Please see my response inline.

On 4/1/2013 6:40 AM, Markus Lanthaler wrote:
> On Monday, April 01, 2013 6:22 AM, Zhe Wu wrote:
>
>> Hi,
>>
>> I have scanned through the following document a few times.
>>
>> http://json-ld.org/spec/latest/json-ld-api/index.html
>>
>> I feel that it is difficult for me to conduct an effective review of
>> the algorithms explained
>> in this document. It's quite obvious that the authors and editors have
>> put in an impressive
>> amount of work in this document and they have produced quality
>> contents.
>> One problem is, however, that the algorithm outlines are a bit flat and
>> a bit too long in
>> structure. Take theExpansion algorithm for example, the print out (even
>> with a very small
>> font) spans across three pages.There are many, many lines of bullets in
>> this algorithm alone.
>> Given such a structure,I don't think I have an effective way to
>> validate the soundness or completeness of this algorithm.
> First of all, thanks for your efforts. I've created ISSUE-236:

You are quite welcome!

>
> https://github.com/json-ld/json-ld.org/issues/236
>
> Are the algorithms really that difficult to understand? Did you try to read
> them? We provide a short, high-level description of what's supposed to
> happen for each algorithm. After reading that, it should be clear what's
> supposed to happen. I agree that the algorithms itself are long, but that's
> because we wanted to be very precise.

Each bullet in the algorithms was written clearly. However, once there are so many bullets, it becomes
difficult to see if there is anything missing or if there is anything redundant.

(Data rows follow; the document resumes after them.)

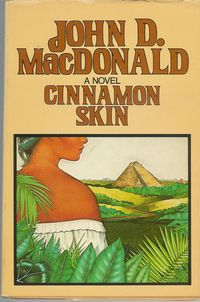 Cinnamon_Skin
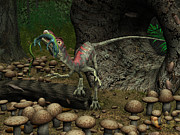 Cretaceous Prints - A Compsognathus Prepares To Swallow Print by Walter Myers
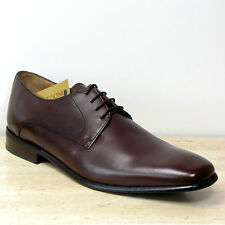 Marks and Spencer Lace-up Pointed Shoes for Men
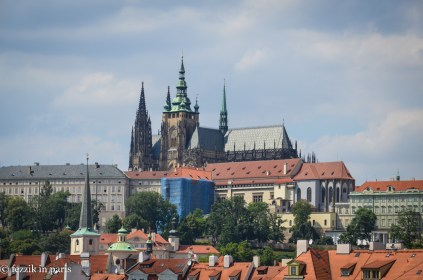 Prague Castle, as seen from beside the Charles Bridge.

>> It is probably a good idea, in my opinion, to re-organize the
>> algorithms in a more modularized fashion. Each module may take
>> half a page or 3/4 of a page (or less than 30~40 lines long).
>> Such a re-organization will likely make reviews easier. More
>> importantly, it will be easier and less error-prone for
>> end-users and vendors to understand and implement the algorithms.
>> A couple of high-level architecture diagrams will also help.
> That might be true, but at the same time you will have to jump between
> different algorithms. You will have to remember what data was (possible)
> passed and what data might come back from a (sub)algorithm. It's of course
> always a trade-off. In a lot of place we preferred to structure the
> algorithm using if-blocks with indented sub-steps. In a complete
> implementation you might wanna put those statements in a separate function
> but when reading it I generally find it easier is everything is in one
> place.
>

This is becoming a bit subjective I guess. For someone who have designed such an
algorithm and possibly even implemented it, a long list of details may work the best.
For others, I suspect a break-down into modules may be a bit more intuitive.

Speaking from my own experience, in enterprise software development, I rarely see an
algorithm description or a design document structured in a similar fashion.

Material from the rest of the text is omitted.